Eta Carinae is one of the best-studied and most fascinating binary systems in our galaxy. Located 7,500 light-years away in the Carina Nebula, it has two massive stars (100 times and 30 times the mass of the Sun) with a combined luminosity 5 million times that of the Sun, both of which eject dense stellar winds out into space. It's shrouded in the Homunculus Nebula, a cloud of dust ejected during a violent outburst known as the Great Eruption, when the system became the third brightest star in the night sky, before fading back down.
Researchers report in two papers in Astronomy & Astrophysics (here and here) how the system also generates some of the most powerful light in the universe: X-rays and gamma rays. The researchers discovered that Eta Carinae is a source of gamma rays some 100 billion times more than the energy of visible light, making it a new source of high-energy cosmic gamma radiation.
Previous observations had shown that Eta Carinae can produce gamma-rays but the new observations, from the gamma-ray observatory the High Energy Stereoscopic System (H.E.S.S.), showed emissions 40 times more energetic than the previous detections.
The cause of the gamma rays is not the stars themselves, it's their winds. Both stars release dense supersonic streams of charged particles into space, with some moving up to 1 percent of the speed of light. The two stars also orbit each other every 5.5 years in very eccentric elliptical orbits.
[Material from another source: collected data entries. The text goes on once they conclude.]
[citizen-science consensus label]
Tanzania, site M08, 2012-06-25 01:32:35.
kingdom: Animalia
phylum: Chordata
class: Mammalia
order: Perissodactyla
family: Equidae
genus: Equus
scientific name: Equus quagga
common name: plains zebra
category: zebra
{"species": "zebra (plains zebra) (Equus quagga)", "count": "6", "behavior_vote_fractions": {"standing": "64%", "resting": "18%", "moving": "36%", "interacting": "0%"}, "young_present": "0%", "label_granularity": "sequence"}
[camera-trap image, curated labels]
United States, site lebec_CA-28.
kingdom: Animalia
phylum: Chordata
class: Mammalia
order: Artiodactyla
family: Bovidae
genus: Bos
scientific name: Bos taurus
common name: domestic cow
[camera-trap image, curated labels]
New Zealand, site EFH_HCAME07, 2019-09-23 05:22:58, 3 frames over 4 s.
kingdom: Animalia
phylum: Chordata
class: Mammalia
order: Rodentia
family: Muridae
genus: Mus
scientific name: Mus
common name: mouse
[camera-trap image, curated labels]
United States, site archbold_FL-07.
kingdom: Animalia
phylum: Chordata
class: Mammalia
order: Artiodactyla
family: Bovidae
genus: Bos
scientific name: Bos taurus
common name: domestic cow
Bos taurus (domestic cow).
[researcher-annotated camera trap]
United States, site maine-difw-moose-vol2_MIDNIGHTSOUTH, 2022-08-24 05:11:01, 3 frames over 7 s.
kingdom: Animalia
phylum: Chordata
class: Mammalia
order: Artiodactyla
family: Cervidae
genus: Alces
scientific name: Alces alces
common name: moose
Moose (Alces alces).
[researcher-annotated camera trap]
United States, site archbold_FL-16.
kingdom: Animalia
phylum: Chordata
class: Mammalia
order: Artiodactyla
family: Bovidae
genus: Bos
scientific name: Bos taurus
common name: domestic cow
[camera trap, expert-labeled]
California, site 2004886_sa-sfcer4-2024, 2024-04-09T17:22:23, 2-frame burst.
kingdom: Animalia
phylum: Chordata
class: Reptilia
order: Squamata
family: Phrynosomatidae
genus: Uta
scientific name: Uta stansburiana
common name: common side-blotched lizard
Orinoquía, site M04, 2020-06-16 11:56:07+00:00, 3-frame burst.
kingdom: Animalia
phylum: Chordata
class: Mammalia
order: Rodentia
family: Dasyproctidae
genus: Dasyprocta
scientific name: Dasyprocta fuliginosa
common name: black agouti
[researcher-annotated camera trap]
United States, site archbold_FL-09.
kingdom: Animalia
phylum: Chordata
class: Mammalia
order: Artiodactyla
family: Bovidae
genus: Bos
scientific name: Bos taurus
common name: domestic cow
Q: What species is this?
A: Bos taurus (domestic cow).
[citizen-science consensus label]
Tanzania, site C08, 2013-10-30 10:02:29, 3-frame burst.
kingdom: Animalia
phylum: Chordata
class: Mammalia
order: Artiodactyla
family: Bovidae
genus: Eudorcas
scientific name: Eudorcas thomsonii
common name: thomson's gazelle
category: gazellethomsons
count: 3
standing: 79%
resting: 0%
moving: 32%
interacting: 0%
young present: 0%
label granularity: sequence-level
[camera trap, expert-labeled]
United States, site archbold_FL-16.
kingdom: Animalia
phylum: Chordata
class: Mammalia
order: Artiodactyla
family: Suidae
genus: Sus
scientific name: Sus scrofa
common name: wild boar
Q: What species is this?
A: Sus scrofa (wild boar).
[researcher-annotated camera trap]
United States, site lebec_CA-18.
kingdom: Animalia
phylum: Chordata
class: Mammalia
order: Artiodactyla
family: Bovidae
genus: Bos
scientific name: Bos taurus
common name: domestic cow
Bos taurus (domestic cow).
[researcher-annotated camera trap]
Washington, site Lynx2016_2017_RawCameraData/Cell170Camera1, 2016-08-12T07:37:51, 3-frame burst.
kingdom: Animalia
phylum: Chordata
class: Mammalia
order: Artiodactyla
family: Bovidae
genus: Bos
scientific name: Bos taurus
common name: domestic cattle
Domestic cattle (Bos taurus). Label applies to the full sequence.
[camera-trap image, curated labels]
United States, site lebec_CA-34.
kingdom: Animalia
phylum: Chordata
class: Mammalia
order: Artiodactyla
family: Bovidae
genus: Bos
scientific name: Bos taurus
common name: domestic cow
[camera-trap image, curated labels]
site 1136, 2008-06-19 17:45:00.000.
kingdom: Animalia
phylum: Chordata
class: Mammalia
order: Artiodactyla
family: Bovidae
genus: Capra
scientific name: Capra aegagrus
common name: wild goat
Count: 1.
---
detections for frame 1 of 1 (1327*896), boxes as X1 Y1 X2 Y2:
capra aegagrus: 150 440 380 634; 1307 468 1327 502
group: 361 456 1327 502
At their closest approach, they are approximately the distance from our Sun to Mars. At their furthest, they are as far as Uranus is from the Sun.
These motions cause the winds to periodically slam into each other with great energy. The material in the winds is heated to incredible temperatures, releasing X-rays and gamma rays. Some of these particles are accelerated by powerful magnetic fields and are thrown into the galaxy as cosmic rays. This evidence makes the binary system a new kind of source for very high-energy cosmic gamma radiation.
“The analysis of the gamma radiation measurements taken by H.E.S.S. and the satellites show that the radiation can best be interpreted as the product of rapidly accelerated atomic nuclei,” co-author Ruslan Konno said in a statement. “This would make the shock regions of colliding stellar winds a new type of natural particle accelerator for cosmic rays.”